Bahaya Bystander Effect

Beberapa waktu yang lalu, aku baca berita dari VOA Indonesia bahwa seorang laki - laki melecehkan dan perkosa seorang perempuan di dalam kereta komuter, namun yang menjadi perhatian adalah para penumpang kereta tersebut ngga ada yang merespon atau bertindak untuk menolong. Insiden ini terjadi pada tanggal 13 Oktober 2021 di Philadelphia, Amerika Serikat. Berdasarkan laporan polisi, kejadian ini berlangsung selama lebih dari 40 menit. Sementara para penumpang kereta tidak segera untuk menghetikannya atau setidaknya menghubungi 911 (nomor telepon darurat AS). Dikatakan juga bahwa para penumpang saling memegang handphone mereka bahkan ada yang merekam kejadian tersebut. Trus akhirnya ada seorang pegawai transit yang menghubungi 911 setelah melihat ada yang tidak beres dengan si mbak itu. Lantas mengapa hal ini bisa terjadi?

Cuplikan dataset penalaran spasial
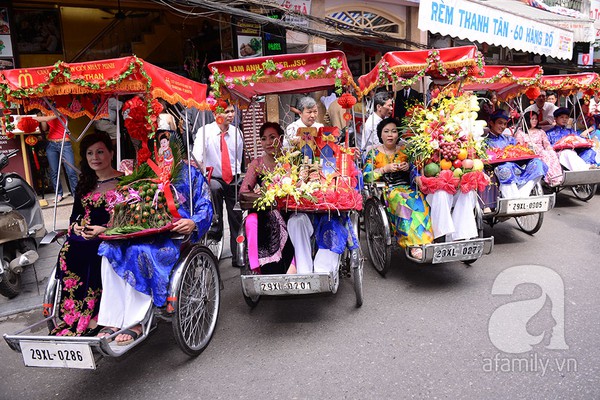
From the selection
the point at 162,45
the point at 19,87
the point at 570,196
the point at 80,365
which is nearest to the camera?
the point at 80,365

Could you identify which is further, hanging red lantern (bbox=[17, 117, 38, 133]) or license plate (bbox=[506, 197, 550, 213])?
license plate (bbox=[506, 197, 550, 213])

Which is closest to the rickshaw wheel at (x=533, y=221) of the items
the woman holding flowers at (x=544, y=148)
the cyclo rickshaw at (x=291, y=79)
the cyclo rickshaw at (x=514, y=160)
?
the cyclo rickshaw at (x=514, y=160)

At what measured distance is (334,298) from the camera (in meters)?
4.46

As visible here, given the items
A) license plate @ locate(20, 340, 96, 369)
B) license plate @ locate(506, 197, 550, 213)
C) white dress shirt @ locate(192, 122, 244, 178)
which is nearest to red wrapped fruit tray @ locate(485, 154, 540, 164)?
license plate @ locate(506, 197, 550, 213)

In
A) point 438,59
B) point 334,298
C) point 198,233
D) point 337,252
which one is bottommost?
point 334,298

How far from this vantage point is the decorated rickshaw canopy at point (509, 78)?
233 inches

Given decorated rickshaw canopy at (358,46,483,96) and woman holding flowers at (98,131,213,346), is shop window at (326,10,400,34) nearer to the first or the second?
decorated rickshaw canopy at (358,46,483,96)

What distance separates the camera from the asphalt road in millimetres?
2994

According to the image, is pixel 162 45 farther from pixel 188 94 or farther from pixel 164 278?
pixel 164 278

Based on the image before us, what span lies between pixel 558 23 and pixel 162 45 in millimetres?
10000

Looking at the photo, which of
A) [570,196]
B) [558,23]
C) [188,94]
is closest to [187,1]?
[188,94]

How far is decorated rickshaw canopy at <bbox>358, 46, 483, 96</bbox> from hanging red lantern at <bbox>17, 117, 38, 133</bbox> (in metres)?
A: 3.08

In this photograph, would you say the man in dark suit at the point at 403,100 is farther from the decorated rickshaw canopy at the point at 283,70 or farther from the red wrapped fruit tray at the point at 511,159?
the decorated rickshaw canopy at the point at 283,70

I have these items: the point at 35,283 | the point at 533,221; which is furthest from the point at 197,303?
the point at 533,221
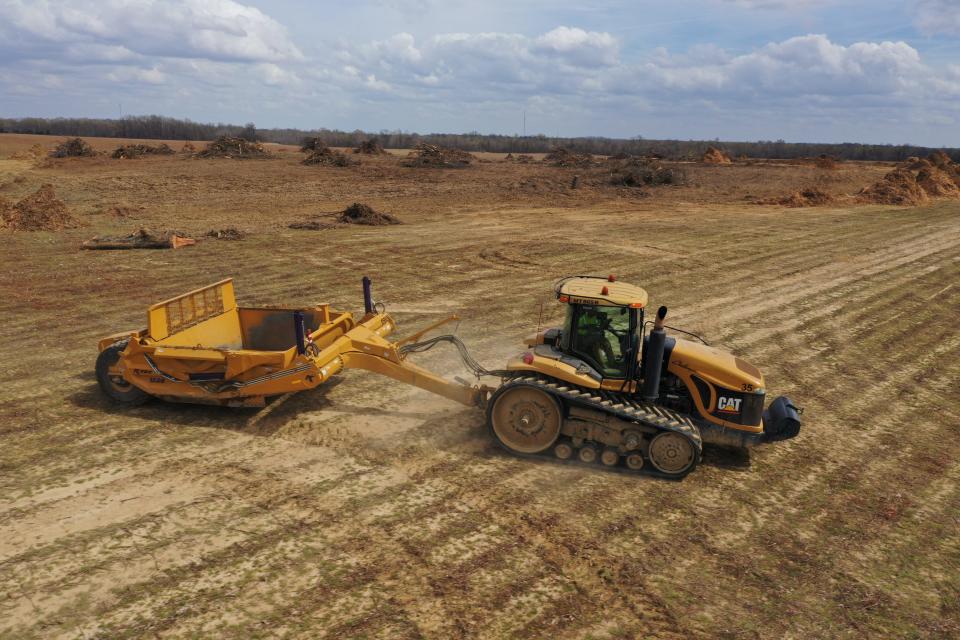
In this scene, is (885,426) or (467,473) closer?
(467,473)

• Petunjuk Tugas:
1. Ringkas paragraf dalam teks tentang bystander effect yang diawali "Beberapa waktu yang lalu" menjadi daftar poin singkat tanpa menghilangkan fakta utamanya.
2. Menurut teks tentang bystander effect, siapa yang akhirnya menghubungi 911?
3. Lanjutkan teks tentang bystander effect mulai dari kalimat terakhirnya.

• Jawaban Soal:
1.
- Sumber berita: VOA Indonesia.
- Kejadian: seorang laki-laki melecehkan dan memerkosa seorang perempuan di kereta komuter.
- Waktu dan tempat: 13 Oktober 2021, Philadelphia, Amerika Serikat.
- Durasi: lebih dari 40 menit, menurut laporan polisi.
- Sikap penumpang: tidak ada yang menolong atau segera menghubungi 911. Mereka memegang handphone, dan ada yang merekam kejadian itu.
- Akhir kejadian: seorang pegawai transit menghubungi 911 setelah melihat ada yang tidak beres dengan korban.

2. Seorang pegawai transit.

3.
Jadi fenomena tersebut merupakan bystander effect. 

Menurut Prof. Elizabeth Jeglic, John Jay College of Criminal Justice, mengartikan bystander effect  sebagai "keadaan dimana semua orang berpikir bahwa akan ada orang lain yang melakukan sesuatu, sehingga mereka sendiri tidak perlu. Dan pada akhirnya tak ada seorangpun yang melakukan apa - apa".


Dilansir dari hellosehatfenomena ini dicetuskan oleh Bibb Latane dan John Darley. Mereka mneyimpulkan bahwa ada 2 alasan hal ini bisa terjadi :
1. Difusi Tanggung Jawab
    Dari hasil penelitian mereka, kesimpulannya adalah semakin banyak orang di tempat kejadian tersebut, maka kecil kemungkinan ada orang yang menolongnya dan bahkan butuh waktu yang lama bagi seseorang untuk mengambil tindakan. Sebaliknya, semakin sedikit orang di tempat kejadian tersebut, maka kemungkinan suatu pertolongan akan datang lebih cepat. Jadi, hal ini bergantung pada berapa banyak orang yang berada di tempat sangat mempengaruhi jumlah waktu yang dibutuhkan untuk datangnya pertolongan.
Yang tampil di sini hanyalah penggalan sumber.